PROBLEMS AND TASKS:
1 – List every variable that appears in the Temporal Motivation Theory formula in the procrastination passage below.
2 – Reproduce word for word the section of the procrastination passage below that runs between "For some people, they" and "future, they believe.", inclusive.

I’m sure we’ve all felt like a procrastinator at one time or another. Often considered a negative aspect of human behavior, some liken procrastination with being lazy, careless, and otherwise less desirable than being prompt and proactive.

We might though be somewhat making a false generalization about procrastination.

Does being a procrastinator always have to be bad?

It is said that prolific and ingenious inventor and artist Leonardo da Vinci was known for dragging out the works he owed his patrons and often taking nearly forever to get done what he had been obligated to produce. Charles Darwin had acknowledged that he often put off things that he was supposed to do or wanted to do. Few realize that he took years to write his acclaimed “On the Origin of Species” and was at times using his time to instead study barnacles. If these greats had bouts with procrastination, can it really be that bad a thing?

Psychologically, it is theorized that people often procrastinate because they fear the act of doing something that might fail. As such, in order to avoid failure, they postpone it.

For some people, they are an occasional procrastinator. Perhaps most of the time they get things done on a timely basis. A particular situation might cause them to go into a procrastination mode.

Sometimes a procrastination can have potentially dangerous consequences. Not taking care of the failing brakes on your car, due to procrastination of taking your car to the auto repair shop, could have deadly results.

Theories About Our Procrastination

There are the perennial or serial procrastinators. These are the types that just seem to shove everything off into the future. No reason to get something done today, if you can hand it off to the future, they believe.

There’s a well-known theory that somewhat covers this, called Temporal Motivation Theory (TMT). You might find of interest a core formula often used to express TMT:

Motivation = (Expectancy x Value) / (1 + Impulsiveness x Delay)

Your “Motivation” is the amount of desire that you have to achieve a particular outcome. If your motivation score is low, you are more likely to procrastinate. If your motivation score is high, such as if you realize that your brake light being out is putting you in grave danger, you are more likely to take action about it. We can calculate your motivation for a given circumstance.

The “Expectancy” is the probability of achieving success on the matter at hand. The “Value” is the reward that you personally will gain by achieving the desired outcome. By multiplying the Expectancy by the Value, the formula is saying that if one of those variable is low it is going to bring down the combination of them, while if they are both high it will make their combination higher. I think that my expectancy of fixing my brake light is quite high (just need to get the car over to the repair shop), and the value of increasing my safety while driving my car is high.

The “Impulsiveness” is the person’s sensitivity to delay. Some people are very impulsive and need to do things right away. Other people are more prone to taking their time or at least considering that they are willing to take time and don’t need to immediately handle the matter. There’s the “Delay” which is considered the time to realize the needed achievement.

Anyway, it’s kind of an interesting formula because it tries to mathematically express something that we all seem to know is happening, but don’t have at hand a tangible way to calculate why we do what we do.

ENTRIES SUPPLIED:
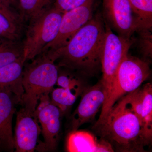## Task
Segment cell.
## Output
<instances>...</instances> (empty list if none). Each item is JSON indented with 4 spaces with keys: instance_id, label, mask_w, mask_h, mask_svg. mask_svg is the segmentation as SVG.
Returning <instances> with one entry per match:
<instances>
[{
    "instance_id": "9c48e42d",
    "label": "cell",
    "mask_w": 152,
    "mask_h": 152,
    "mask_svg": "<svg viewBox=\"0 0 152 152\" xmlns=\"http://www.w3.org/2000/svg\"><path fill=\"white\" fill-rule=\"evenodd\" d=\"M103 16L118 35L131 39L137 27L129 0H102Z\"/></svg>"
},
{
    "instance_id": "7c38bea8",
    "label": "cell",
    "mask_w": 152,
    "mask_h": 152,
    "mask_svg": "<svg viewBox=\"0 0 152 152\" xmlns=\"http://www.w3.org/2000/svg\"><path fill=\"white\" fill-rule=\"evenodd\" d=\"M13 94L8 90L0 91V147L11 151L15 149L12 122L15 110Z\"/></svg>"
},
{
    "instance_id": "7a4b0ae2",
    "label": "cell",
    "mask_w": 152,
    "mask_h": 152,
    "mask_svg": "<svg viewBox=\"0 0 152 152\" xmlns=\"http://www.w3.org/2000/svg\"><path fill=\"white\" fill-rule=\"evenodd\" d=\"M132 92L121 98L104 119L94 126L101 138L119 151H144L146 146L140 121L131 105Z\"/></svg>"
},
{
    "instance_id": "4fadbf2b",
    "label": "cell",
    "mask_w": 152,
    "mask_h": 152,
    "mask_svg": "<svg viewBox=\"0 0 152 152\" xmlns=\"http://www.w3.org/2000/svg\"><path fill=\"white\" fill-rule=\"evenodd\" d=\"M66 148L70 152H112L113 148L108 142L98 140L93 134L85 131H71L67 138Z\"/></svg>"
},
{
    "instance_id": "8992f818",
    "label": "cell",
    "mask_w": 152,
    "mask_h": 152,
    "mask_svg": "<svg viewBox=\"0 0 152 152\" xmlns=\"http://www.w3.org/2000/svg\"><path fill=\"white\" fill-rule=\"evenodd\" d=\"M104 23L105 33L101 56L103 75L101 81L104 89L106 101L110 92L118 68L123 59L128 54L132 42L131 39H126L117 35L113 33L106 22Z\"/></svg>"
},
{
    "instance_id": "5bb4252c",
    "label": "cell",
    "mask_w": 152,
    "mask_h": 152,
    "mask_svg": "<svg viewBox=\"0 0 152 152\" xmlns=\"http://www.w3.org/2000/svg\"><path fill=\"white\" fill-rule=\"evenodd\" d=\"M25 63L22 58L0 68V91H10L20 101L24 92L22 80Z\"/></svg>"
},
{
    "instance_id": "603a6c76",
    "label": "cell",
    "mask_w": 152,
    "mask_h": 152,
    "mask_svg": "<svg viewBox=\"0 0 152 152\" xmlns=\"http://www.w3.org/2000/svg\"><path fill=\"white\" fill-rule=\"evenodd\" d=\"M87 0H55L54 6L64 12L77 7Z\"/></svg>"
},
{
    "instance_id": "2e32d148",
    "label": "cell",
    "mask_w": 152,
    "mask_h": 152,
    "mask_svg": "<svg viewBox=\"0 0 152 152\" xmlns=\"http://www.w3.org/2000/svg\"><path fill=\"white\" fill-rule=\"evenodd\" d=\"M137 31H152V0H129Z\"/></svg>"
},
{
    "instance_id": "6da1fadb",
    "label": "cell",
    "mask_w": 152,
    "mask_h": 152,
    "mask_svg": "<svg viewBox=\"0 0 152 152\" xmlns=\"http://www.w3.org/2000/svg\"><path fill=\"white\" fill-rule=\"evenodd\" d=\"M105 33L103 18L97 14L65 46L56 50L50 51L58 62L57 66L85 75H94L101 67Z\"/></svg>"
},
{
    "instance_id": "5b68a950",
    "label": "cell",
    "mask_w": 152,
    "mask_h": 152,
    "mask_svg": "<svg viewBox=\"0 0 152 152\" xmlns=\"http://www.w3.org/2000/svg\"><path fill=\"white\" fill-rule=\"evenodd\" d=\"M64 12L53 5L30 19L23 41L25 62L39 55L56 38Z\"/></svg>"
},
{
    "instance_id": "ac0fdd59",
    "label": "cell",
    "mask_w": 152,
    "mask_h": 152,
    "mask_svg": "<svg viewBox=\"0 0 152 152\" xmlns=\"http://www.w3.org/2000/svg\"><path fill=\"white\" fill-rule=\"evenodd\" d=\"M23 55V41L0 38V68L24 58Z\"/></svg>"
},
{
    "instance_id": "cb8c5ba5",
    "label": "cell",
    "mask_w": 152,
    "mask_h": 152,
    "mask_svg": "<svg viewBox=\"0 0 152 152\" xmlns=\"http://www.w3.org/2000/svg\"><path fill=\"white\" fill-rule=\"evenodd\" d=\"M7 0H0V12L11 16L20 15Z\"/></svg>"
},
{
    "instance_id": "30bf717a",
    "label": "cell",
    "mask_w": 152,
    "mask_h": 152,
    "mask_svg": "<svg viewBox=\"0 0 152 152\" xmlns=\"http://www.w3.org/2000/svg\"><path fill=\"white\" fill-rule=\"evenodd\" d=\"M81 99L72 117L71 130H77L84 124L94 118L106 99L103 85L101 81L96 84L85 88Z\"/></svg>"
},
{
    "instance_id": "ffe728a7",
    "label": "cell",
    "mask_w": 152,
    "mask_h": 152,
    "mask_svg": "<svg viewBox=\"0 0 152 152\" xmlns=\"http://www.w3.org/2000/svg\"><path fill=\"white\" fill-rule=\"evenodd\" d=\"M85 88L76 90L62 88L55 89L52 91V102L64 113L75 103Z\"/></svg>"
},
{
    "instance_id": "44dd1931",
    "label": "cell",
    "mask_w": 152,
    "mask_h": 152,
    "mask_svg": "<svg viewBox=\"0 0 152 152\" xmlns=\"http://www.w3.org/2000/svg\"><path fill=\"white\" fill-rule=\"evenodd\" d=\"M56 83L64 88L75 90L85 88L78 77L65 71L60 72L59 70Z\"/></svg>"
},
{
    "instance_id": "ba28073f",
    "label": "cell",
    "mask_w": 152,
    "mask_h": 152,
    "mask_svg": "<svg viewBox=\"0 0 152 152\" xmlns=\"http://www.w3.org/2000/svg\"><path fill=\"white\" fill-rule=\"evenodd\" d=\"M95 1L87 0L81 5L65 12L56 37L42 52L47 50L53 51L65 46L76 33L93 18Z\"/></svg>"
},
{
    "instance_id": "3957f363",
    "label": "cell",
    "mask_w": 152,
    "mask_h": 152,
    "mask_svg": "<svg viewBox=\"0 0 152 152\" xmlns=\"http://www.w3.org/2000/svg\"><path fill=\"white\" fill-rule=\"evenodd\" d=\"M31 60V63L24 66L22 80L24 92L20 101L26 110L34 114L40 98L51 91L56 83L59 67L49 50Z\"/></svg>"
},
{
    "instance_id": "277c9868",
    "label": "cell",
    "mask_w": 152,
    "mask_h": 152,
    "mask_svg": "<svg viewBox=\"0 0 152 152\" xmlns=\"http://www.w3.org/2000/svg\"><path fill=\"white\" fill-rule=\"evenodd\" d=\"M151 75L148 63L144 60L126 55L120 64L114 77L111 89L102 107L96 123L104 119L114 105L123 96L137 89Z\"/></svg>"
},
{
    "instance_id": "52a82bcc",
    "label": "cell",
    "mask_w": 152,
    "mask_h": 152,
    "mask_svg": "<svg viewBox=\"0 0 152 152\" xmlns=\"http://www.w3.org/2000/svg\"><path fill=\"white\" fill-rule=\"evenodd\" d=\"M48 94L40 99L35 115L40 124L44 141L39 144L37 150L40 151H52L56 148L61 128L63 112L50 100Z\"/></svg>"
},
{
    "instance_id": "7402d4cb",
    "label": "cell",
    "mask_w": 152,
    "mask_h": 152,
    "mask_svg": "<svg viewBox=\"0 0 152 152\" xmlns=\"http://www.w3.org/2000/svg\"><path fill=\"white\" fill-rule=\"evenodd\" d=\"M140 34L139 46L143 54L145 57H152L151 31L142 30L137 31Z\"/></svg>"
},
{
    "instance_id": "8fae6325",
    "label": "cell",
    "mask_w": 152,
    "mask_h": 152,
    "mask_svg": "<svg viewBox=\"0 0 152 152\" xmlns=\"http://www.w3.org/2000/svg\"><path fill=\"white\" fill-rule=\"evenodd\" d=\"M41 132L38 121L34 114L24 108L17 113L16 124L14 136L16 152L34 151Z\"/></svg>"
},
{
    "instance_id": "d6986e66",
    "label": "cell",
    "mask_w": 152,
    "mask_h": 152,
    "mask_svg": "<svg viewBox=\"0 0 152 152\" xmlns=\"http://www.w3.org/2000/svg\"><path fill=\"white\" fill-rule=\"evenodd\" d=\"M55 0H19L18 8L24 23L53 5Z\"/></svg>"
},
{
    "instance_id": "e0dca14e",
    "label": "cell",
    "mask_w": 152,
    "mask_h": 152,
    "mask_svg": "<svg viewBox=\"0 0 152 152\" xmlns=\"http://www.w3.org/2000/svg\"><path fill=\"white\" fill-rule=\"evenodd\" d=\"M24 23L20 15L11 16L0 12V38L21 41Z\"/></svg>"
},
{
    "instance_id": "9a60e30c",
    "label": "cell",
    "mask_w": 152,
    "mask_h": 152,
    "mask_svg": "<svg viewBox=\"0 0 152 152\" xmlns=\"http://www.w3.org/2000/svg\"><path fill=\"white\" fill-rule=\"evenodd\" d=\"M142 135L146 145L152 138V86L148 83L141 88Z\"/></svg>"
},
{
    "instance_id": "d4e9b609",
    "label": "cell",
    "mask_w": 152,
    "mask_h": 152,
    "mask_svg": "<svg viewBox=\"0 0 152 152\" xmlns=\"http://www.w3.org/2000/svg\"><path fill=\"white\" fill-rule=\"evenodd\" d=\"M12 6L18 8V2L17 0H7Z\"/></svg>"
}]
</instances>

RESULTS FOR EACH TASK:
1 – Motivation, Expectancy, Value, Impulsiveness, Delay

2 –
For some people, they are an occasional procrastinator. Perhaps most of the time they get things done on a timely basis. A particular situation might cause them to go into a procrastination mode.

Sometimes a procrastination can have potentially dangerous consequences. Not taking care of the failing brakes on your car, due to procrastination of taking your car to the auto repair shop, could have deadly results.

Theories About Our Procrastination

There are the perennial or serial procrastinators. These are the types that just seem to shove everything off into the future. No reason to get something done today, if you can hand it off to the future, they believe.